[perl-python] a program to delete duplicate files

Fri Mar 11 18:11:33 EST 2005

On Fri, 11 Mar 2005 14:06:27 -0800, David Eppstein <eppstein at ics.uci.edu> wrote:

>In article <4232079b$1 at news.vo.lu>,
> Patrick Useldinger <pu.news.001 at gmail.com> wrote:
>
>> > Well, but the spec didn't say efficiency was the primary criterion, it 
>> > said minimizing the number of comparisons was.
>> 
>> That's exactly what my program does.
>
>If you're doing any comparisons at all, you're not minimizing the number 
>of comparisons.
>
ISTM a lot will depend on the distribution of differences between candidate
(equal-sized, obviously) files. If multi-GB files differ in the last byte only
(but this is not known), they will all have to be crunched to the last byte to
eliminate them from possible duplicate-set membership.
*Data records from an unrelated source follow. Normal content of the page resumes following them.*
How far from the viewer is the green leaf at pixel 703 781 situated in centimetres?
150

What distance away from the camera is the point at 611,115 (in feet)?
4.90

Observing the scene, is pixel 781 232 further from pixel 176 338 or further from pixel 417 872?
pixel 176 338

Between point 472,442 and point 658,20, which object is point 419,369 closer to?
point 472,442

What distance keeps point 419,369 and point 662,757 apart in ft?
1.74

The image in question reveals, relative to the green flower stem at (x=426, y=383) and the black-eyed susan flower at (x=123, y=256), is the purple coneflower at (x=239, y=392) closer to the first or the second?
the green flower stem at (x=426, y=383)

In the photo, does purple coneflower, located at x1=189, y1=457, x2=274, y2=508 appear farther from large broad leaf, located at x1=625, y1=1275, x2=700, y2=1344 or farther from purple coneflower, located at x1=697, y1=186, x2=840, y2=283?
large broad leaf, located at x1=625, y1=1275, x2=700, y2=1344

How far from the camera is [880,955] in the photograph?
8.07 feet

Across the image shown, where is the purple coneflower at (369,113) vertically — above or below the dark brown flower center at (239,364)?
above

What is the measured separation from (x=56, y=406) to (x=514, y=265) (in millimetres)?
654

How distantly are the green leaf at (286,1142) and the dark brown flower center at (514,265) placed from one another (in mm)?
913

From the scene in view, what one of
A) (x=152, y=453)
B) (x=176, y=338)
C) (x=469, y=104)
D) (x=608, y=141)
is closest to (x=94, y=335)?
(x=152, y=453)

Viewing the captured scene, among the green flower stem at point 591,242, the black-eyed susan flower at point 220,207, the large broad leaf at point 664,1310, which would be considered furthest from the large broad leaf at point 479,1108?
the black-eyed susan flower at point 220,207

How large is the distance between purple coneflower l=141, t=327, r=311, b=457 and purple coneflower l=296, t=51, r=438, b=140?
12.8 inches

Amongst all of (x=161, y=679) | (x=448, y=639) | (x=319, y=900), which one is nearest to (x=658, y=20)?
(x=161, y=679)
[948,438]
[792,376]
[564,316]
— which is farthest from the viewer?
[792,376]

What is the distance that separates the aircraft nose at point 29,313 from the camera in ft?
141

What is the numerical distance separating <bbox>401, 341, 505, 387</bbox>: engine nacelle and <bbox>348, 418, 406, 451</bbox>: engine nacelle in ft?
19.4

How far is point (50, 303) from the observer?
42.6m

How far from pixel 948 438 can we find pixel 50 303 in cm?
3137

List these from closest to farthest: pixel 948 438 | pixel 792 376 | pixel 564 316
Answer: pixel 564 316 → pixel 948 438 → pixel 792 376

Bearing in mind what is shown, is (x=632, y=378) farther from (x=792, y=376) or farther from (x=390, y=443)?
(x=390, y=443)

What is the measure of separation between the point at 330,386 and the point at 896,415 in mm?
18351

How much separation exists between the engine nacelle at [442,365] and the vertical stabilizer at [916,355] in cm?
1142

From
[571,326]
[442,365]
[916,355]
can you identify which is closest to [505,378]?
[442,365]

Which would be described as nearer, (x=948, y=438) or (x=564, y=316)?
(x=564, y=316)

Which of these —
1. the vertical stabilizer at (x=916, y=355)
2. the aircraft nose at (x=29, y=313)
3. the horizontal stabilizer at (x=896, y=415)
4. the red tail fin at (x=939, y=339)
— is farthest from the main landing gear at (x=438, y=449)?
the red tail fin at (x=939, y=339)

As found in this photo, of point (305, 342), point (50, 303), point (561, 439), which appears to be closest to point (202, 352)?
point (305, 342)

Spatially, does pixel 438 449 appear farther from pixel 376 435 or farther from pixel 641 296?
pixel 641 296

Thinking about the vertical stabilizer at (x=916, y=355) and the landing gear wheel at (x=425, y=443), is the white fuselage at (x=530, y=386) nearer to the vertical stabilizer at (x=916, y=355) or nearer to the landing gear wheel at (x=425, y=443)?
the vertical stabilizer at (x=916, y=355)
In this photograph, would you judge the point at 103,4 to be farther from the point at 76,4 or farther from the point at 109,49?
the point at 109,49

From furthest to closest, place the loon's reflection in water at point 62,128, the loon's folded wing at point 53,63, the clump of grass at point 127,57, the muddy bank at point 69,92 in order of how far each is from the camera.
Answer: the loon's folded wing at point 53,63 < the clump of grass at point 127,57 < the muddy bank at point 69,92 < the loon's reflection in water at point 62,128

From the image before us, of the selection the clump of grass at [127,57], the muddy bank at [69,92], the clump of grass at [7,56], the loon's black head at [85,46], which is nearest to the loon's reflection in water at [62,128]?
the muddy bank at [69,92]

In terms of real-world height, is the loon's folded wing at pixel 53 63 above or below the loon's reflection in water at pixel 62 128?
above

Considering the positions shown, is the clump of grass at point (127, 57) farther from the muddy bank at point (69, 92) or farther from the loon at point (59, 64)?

If there is a-priori knowledge
of highly probable difference locations (e.g., internal date stamp at some offset etc)
then obviously the candidates can be pre-classified into smaller candidate sets by some
simple heuristic probes.

If differences are likely to appear early in a sequential scan, perhaps developing hashes
in parallel would be a good strategy. But I doubt if blindly pre-computing full hashes would be optimal.
Compare to sort|uniq as a sieve. You wouldn't want to read through any files any further than you had to.

Regards,
Bengt Richter